§ REQUIREMENTS: Pull out, word for word, everything from the start of the lines down to and including the line that contains "89L132 96H141V94H145L148 91V82L141".

[Data pulled from a collection]
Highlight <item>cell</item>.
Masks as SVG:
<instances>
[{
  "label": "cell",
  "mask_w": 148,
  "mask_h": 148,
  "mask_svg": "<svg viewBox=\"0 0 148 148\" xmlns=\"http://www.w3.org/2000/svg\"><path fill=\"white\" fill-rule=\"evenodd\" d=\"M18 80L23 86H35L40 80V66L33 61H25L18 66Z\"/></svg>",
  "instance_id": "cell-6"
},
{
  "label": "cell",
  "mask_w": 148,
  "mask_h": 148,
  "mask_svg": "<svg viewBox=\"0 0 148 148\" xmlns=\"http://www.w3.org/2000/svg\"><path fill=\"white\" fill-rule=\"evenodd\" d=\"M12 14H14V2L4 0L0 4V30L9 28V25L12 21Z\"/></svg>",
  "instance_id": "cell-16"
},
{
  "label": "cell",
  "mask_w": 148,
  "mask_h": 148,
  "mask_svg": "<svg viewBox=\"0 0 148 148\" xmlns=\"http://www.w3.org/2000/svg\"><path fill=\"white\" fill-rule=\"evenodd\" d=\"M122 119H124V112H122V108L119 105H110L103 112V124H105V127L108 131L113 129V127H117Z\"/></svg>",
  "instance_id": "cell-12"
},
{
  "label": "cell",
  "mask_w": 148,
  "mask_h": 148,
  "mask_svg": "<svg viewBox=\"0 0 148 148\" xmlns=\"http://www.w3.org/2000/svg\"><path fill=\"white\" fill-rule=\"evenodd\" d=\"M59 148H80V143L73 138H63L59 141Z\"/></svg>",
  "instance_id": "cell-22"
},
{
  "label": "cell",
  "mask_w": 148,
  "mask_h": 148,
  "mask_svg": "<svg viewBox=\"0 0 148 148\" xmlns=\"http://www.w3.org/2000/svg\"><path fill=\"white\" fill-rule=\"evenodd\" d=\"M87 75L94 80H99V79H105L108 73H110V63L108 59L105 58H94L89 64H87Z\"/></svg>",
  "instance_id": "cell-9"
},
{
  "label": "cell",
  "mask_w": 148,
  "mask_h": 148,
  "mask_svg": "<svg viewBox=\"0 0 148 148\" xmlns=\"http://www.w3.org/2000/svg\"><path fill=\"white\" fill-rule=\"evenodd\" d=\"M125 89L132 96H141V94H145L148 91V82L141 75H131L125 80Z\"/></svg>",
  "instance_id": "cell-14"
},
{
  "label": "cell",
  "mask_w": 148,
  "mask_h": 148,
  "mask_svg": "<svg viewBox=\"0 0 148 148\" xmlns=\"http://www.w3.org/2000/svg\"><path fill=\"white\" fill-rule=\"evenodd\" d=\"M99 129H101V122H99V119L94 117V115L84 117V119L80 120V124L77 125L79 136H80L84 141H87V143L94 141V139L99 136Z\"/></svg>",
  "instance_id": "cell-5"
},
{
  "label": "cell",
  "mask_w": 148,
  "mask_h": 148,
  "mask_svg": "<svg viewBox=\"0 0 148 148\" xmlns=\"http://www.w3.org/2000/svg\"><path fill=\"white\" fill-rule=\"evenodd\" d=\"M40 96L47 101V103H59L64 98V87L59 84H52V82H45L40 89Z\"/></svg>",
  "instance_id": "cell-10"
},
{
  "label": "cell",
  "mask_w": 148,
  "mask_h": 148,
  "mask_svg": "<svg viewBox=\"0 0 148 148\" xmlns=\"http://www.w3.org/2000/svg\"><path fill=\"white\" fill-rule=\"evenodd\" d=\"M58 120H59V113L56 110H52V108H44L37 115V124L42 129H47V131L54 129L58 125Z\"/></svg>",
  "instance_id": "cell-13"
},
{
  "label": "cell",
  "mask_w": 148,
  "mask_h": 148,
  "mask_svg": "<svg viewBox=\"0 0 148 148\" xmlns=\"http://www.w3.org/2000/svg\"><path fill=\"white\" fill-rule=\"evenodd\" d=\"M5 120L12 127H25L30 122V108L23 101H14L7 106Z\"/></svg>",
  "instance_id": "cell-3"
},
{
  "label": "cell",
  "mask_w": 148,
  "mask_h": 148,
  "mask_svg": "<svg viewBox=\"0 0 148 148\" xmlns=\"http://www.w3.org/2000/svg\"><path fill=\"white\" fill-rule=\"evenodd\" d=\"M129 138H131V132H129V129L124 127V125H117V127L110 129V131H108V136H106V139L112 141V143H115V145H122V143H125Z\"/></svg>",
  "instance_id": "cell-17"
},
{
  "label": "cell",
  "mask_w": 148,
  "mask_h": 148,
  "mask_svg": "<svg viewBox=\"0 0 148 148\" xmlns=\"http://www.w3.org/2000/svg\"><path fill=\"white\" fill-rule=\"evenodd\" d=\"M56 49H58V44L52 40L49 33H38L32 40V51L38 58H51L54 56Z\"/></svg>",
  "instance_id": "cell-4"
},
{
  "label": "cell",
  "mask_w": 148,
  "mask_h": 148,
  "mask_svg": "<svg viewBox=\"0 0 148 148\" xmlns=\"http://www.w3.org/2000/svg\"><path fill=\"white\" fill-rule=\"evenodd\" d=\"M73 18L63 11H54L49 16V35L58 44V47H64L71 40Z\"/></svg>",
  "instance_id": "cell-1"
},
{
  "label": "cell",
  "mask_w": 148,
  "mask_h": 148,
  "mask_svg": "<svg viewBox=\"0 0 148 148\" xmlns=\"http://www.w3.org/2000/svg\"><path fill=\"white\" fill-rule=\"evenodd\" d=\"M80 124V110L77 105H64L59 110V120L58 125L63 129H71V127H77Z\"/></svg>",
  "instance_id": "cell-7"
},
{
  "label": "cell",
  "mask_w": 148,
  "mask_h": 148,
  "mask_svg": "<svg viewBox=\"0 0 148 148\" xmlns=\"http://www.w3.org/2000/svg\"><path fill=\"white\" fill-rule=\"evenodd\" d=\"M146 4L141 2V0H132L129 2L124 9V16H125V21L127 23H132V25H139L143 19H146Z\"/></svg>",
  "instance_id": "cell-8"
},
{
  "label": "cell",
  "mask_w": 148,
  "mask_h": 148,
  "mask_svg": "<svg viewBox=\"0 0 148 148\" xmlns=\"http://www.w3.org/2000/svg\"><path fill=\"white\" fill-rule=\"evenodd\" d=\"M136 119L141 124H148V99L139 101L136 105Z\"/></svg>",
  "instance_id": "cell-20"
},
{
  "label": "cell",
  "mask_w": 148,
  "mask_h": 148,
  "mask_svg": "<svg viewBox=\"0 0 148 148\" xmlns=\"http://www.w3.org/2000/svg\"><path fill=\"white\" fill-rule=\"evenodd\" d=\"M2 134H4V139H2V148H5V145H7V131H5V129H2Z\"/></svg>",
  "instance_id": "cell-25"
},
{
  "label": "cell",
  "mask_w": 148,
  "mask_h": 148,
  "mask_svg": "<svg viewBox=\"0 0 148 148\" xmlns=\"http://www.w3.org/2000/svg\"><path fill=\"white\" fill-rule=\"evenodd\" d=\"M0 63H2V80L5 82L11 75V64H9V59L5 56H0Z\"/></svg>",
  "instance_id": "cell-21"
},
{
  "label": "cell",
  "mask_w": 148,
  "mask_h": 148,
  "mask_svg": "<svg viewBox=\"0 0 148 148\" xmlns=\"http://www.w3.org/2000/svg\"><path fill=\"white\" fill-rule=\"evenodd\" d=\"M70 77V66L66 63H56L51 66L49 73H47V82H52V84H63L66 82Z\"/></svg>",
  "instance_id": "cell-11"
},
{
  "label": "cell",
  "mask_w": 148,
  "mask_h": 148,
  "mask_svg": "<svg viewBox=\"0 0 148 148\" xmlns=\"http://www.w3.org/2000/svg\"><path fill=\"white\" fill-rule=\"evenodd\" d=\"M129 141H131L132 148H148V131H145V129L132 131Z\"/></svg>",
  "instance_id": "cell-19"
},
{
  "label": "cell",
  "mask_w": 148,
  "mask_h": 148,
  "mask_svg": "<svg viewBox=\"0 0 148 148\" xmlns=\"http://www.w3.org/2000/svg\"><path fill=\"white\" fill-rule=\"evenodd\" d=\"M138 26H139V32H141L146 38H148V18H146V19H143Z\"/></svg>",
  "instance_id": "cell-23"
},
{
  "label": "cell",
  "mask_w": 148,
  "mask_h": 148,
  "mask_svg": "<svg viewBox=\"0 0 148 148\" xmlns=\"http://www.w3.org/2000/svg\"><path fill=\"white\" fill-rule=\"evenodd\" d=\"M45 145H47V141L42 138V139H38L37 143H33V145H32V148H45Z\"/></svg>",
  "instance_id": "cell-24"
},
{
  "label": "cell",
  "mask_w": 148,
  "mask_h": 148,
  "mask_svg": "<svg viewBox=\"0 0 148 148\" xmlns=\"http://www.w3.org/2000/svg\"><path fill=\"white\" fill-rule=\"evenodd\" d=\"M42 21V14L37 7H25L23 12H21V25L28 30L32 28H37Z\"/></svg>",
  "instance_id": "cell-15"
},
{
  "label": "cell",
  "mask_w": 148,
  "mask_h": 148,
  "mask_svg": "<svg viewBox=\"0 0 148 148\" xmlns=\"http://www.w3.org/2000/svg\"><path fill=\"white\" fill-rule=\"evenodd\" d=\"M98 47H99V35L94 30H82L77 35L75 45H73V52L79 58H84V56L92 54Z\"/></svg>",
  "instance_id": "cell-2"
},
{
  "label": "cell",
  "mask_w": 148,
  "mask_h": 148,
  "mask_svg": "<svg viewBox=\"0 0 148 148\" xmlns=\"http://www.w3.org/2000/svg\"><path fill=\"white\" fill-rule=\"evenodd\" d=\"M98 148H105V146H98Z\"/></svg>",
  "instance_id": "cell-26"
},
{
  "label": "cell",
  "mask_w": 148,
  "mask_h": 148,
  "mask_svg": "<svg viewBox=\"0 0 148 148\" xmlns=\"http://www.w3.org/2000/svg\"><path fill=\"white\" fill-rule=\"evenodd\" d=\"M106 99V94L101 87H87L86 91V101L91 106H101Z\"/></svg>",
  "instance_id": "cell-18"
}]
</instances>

§ OUTPUT OF THE TASK:
Highlight <item>cell</item>.
Masks as SVG:
<instances>
[{
  "label": "cell",
  "mask_w": 148,
  "mask_h": 148,
  "mask_svg": "<svg viewBox=\"0 0 148 148\" xmlns=\"http://www.w3.org/2000/svg\"><path fill=\"white\" fill-rule=\"evenodd\" d=\"M18 80L23 86H35L40 80V66L33 61H25L18 66Z\"/></svg>",
  "instance_id": "cell-6"
},
{
  "label": "cell",
  "mask_w": 148,
  "mask_h": 148,
  "mask_svg": "<svg viewBox=\"0 0 148 148\" xmlns=\"http://www.w3.org/2000/svg\"><path fill=\"white\" fill-rule=\"evenodd\" d=\"M12 14H14V2L4 0L0 4V30L9 28V25L12 21Z\"/></svg>",
  "instance_id": "cell-16"
},
{
  "label": "cell",
  "mask_w": 148,
  "mask_h": 148,
  "mask_svg": "<svg viewBox=\"0 0 148 148\" xmlns=\"http://www.w3.org/2000/svg\"><path fill=\"white\" fill-rule=\"evenodd\" d=\"M122 119H124V112H122V108L119 105H110L103 112V124H105V127L108 131L113 129V127H117Z\"/></svg>",
  "instance_id": "cell-12"
},
{
  "label": "cell",
  "mask_w": 148,
  "mask_h": 148,
  "mask_svg": "<svg viewBox=\"0 0 148 148\" xmlns=\"http://www.w3.org/2000/svg\"><path fill=\"white\" fill-rule=\"evenodd\" d=\"M59 148H80V143L73 138H63L59 141Z\"/></svg>",
  "instance_id": "cell-22"
},
{
  "label": "cell",
  "mask_w": 148,
  "mask_h": 148,
  "mask_svg": "<svg viewBox=\"0 0 148 148\" xmlns=\"http://www.w3.org/2000/svg\"><path fill=\"white\" fill-rule=\"evenodd\" d=\"M87 75L94 80H99V79H105L108 73H110V63L108 59L105 58H94L89 64H87Z\"/></svg>",
  "instance_id": "cell-9"
},
{
  "label": "cell",
  "mask_w": 148,
  "mask_h": 148,
  "mask_svg": "<svg viewBox=\"0 0 148 148\" xmlns=\"http://www.w3.org/2000/svg\"><path fill=\"white\" fill-rule=\"evenodd\" d=\"M125 89L132 96H141V94H145L148 91V82L141 75H131L125 80Z\"/></svg>",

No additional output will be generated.